이 모델들을 훈련할 때 사용한 하이퍼파라미터는 'Our Hyperparameters' 섹션에서 확인할 수 있습니다.
- 사용한 데이터셋의 라이선스를 꼭 확인하세요.
특정 모델을 다운로드하려면, 예를 들어 MASt3R_ViTLarge_BaseDecoder_512_catmlpdpt_metric.pth:

mkdir -p checkpoints/
wget https://download.europe.naverlabs.com/ComputerVision/MASt3R/MASt3R_ViTLarge_BaseDecoder_512_catmlpdpt_metric.pth -P checkpoints/

이 체크포인트에 대해, 사용된 모든 학습 데이터셋의 라이선스와 CC-BY-NC-SA 4.0을 준수해야 합니다.
특히 mapfree 데이터셋 라이선스는 매우 제한적입니다.
- 자세한 내용은 CHECKPOINTS_NOTICE를 확인하세요.

1.3. 인터랙티브 데모

huggingface 공간에서 작은 장면을 위한 새로운 스파스 글로벌 정렬을 실행하는 간단한 데모를 제공합니다:
- https://huggingface.co/spaces/naver/MASt3R
- 이미지 하나 또는 여러 개를 업로드하세요 (업로드가 완전히 완료될 때까지 기다린 후 실행 버튼을 누르세요).
- 우리는 18개 이미지까지 테스트했으며, 할당 시간 초과에 도달하기 전까지 3분이 걸렸습니다
- 사용자의 상황에 따라 다를 수 있습니다.
- 이 페이지 맨 아래에는 예제가 있습니다.
- 클릭하면 7개의 작은 네이버 랩스 유럽 타워 이미지를 캐시에서 불러와 3D 재구성을 할 수 있습니다.
- 더 큰 이미지 컬렉션을 시도하고 싶다면,
  - 이 데모의 더 완전한 버전을 로컬에서 실행할 수 있는 방법과 더 많은 세부 정보는 github.com/naver/mast3r에서 찾을 수 있습니다.
  - 이 데모에서 사용된 체크포인트는 huggingface.co/naver/MASt3R_ViTLarge_BaseDecoder_512_catmlpdpt_metric에서 확인할 수 있습니다.
로컬에서 실행할 수 있는 두 가지 데모가 있습니다:
1. demo.py는 MASt3R를 위한 업데이트된 데모
- 더 큰 장면을 재구성할 수 있는 새로운 스파스 글로벌 정렬 방법을 사용

python3 demo.py --model_name MASt3R_ViTLarge_BaseDecoder_512_catmlpdpt_metric

# --weights를 사용하여 로컬 파일에서 체크포인트를 로드하세요, 예: --weights checkpoints/MASt3R_ViTLarge_BaseDecoder_512_catmlpdpt_metric.pth
# --local_network를 사용하여 로컬 네트워크에서 접근 가능하게 만들거나, --server_name을 사용하여 URL을 수동으로 지정하세요.
# --server_port를 사용하여 포트를 변경하세요, 기본적으로 7860부터 사용 가능한 포트를 검색합니다.
# --device를 사용하여 다른 장치를 사용하세요, 기본값은 "cuda"입니다.

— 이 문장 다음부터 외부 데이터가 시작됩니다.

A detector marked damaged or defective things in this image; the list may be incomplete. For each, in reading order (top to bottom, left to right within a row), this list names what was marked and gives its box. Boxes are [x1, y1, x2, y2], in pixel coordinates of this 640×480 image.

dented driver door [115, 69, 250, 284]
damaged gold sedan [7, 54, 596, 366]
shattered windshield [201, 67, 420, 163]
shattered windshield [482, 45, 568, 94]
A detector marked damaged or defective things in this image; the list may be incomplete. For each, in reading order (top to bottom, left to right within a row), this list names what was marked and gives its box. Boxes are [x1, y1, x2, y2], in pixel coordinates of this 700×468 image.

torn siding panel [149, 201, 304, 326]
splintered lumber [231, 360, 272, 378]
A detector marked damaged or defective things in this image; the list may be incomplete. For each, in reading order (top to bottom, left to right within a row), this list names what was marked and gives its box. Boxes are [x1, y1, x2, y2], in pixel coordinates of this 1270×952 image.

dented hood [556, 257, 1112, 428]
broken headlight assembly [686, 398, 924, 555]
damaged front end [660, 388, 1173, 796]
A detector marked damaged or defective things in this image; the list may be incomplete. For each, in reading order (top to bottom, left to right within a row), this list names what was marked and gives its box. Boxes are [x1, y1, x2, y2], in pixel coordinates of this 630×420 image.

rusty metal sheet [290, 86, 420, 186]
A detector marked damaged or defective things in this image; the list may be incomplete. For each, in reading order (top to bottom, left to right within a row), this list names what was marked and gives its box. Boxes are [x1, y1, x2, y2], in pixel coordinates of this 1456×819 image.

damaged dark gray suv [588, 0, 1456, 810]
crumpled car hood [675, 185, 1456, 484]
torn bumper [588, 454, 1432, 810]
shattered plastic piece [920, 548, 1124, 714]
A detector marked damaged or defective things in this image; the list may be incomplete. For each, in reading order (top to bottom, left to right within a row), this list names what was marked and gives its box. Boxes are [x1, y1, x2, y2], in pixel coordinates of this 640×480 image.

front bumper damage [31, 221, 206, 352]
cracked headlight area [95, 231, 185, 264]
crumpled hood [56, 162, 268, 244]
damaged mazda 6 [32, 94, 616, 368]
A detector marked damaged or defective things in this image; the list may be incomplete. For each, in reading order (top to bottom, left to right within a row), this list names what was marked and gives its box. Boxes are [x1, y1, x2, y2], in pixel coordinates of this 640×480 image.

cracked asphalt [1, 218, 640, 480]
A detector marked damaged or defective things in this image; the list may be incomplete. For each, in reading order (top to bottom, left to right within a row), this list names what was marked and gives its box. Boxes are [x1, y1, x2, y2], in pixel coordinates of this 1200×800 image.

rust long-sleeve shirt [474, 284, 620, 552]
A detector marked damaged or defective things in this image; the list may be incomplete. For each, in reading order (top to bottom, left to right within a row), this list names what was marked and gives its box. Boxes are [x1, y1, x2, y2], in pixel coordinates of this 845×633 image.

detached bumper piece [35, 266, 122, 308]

demo_dust3r_ga.py는 dust3r에서의 동일한 데모이며, MASt3R 모델과 호환됩니다.
자세한 내용은 여기를 참조하세요.

1.4. Docker를 이용한 인터랙티브 데모

NVIDIA CUDA 지원을 포함하여 Docker를 사용하여 MASt3R를 실행하려면 다음 지침을 따르세요:
- 1. Docker 설치: 이미 설치하지 않았다면, Docker와 Docker Compose를 Docker 웹사이트에서 다운로드하고 설치하세요.
  - https://www.docker.com/get-started
- 1. NVIDIA Docker Toolkit 설치: GPU 지원을 위해 Nvidia 웹사이트에서 NVIDIA Docker Toolkit을 설치하세요.
  - https://docs.nvidia.com/datacenter/cloud-native/container-toolkit/latest/install-guide.html
- 1. Docker 이미지를 빌드하고 실행하세요: ./docker 디렉토리로 이동하여 다음 명령을 실행하세요:

cd docker
bash run.sh --with-cuda --model_name="MASt3R_ViTLarge_BaseDecoder_512_catmlpdpt_metric"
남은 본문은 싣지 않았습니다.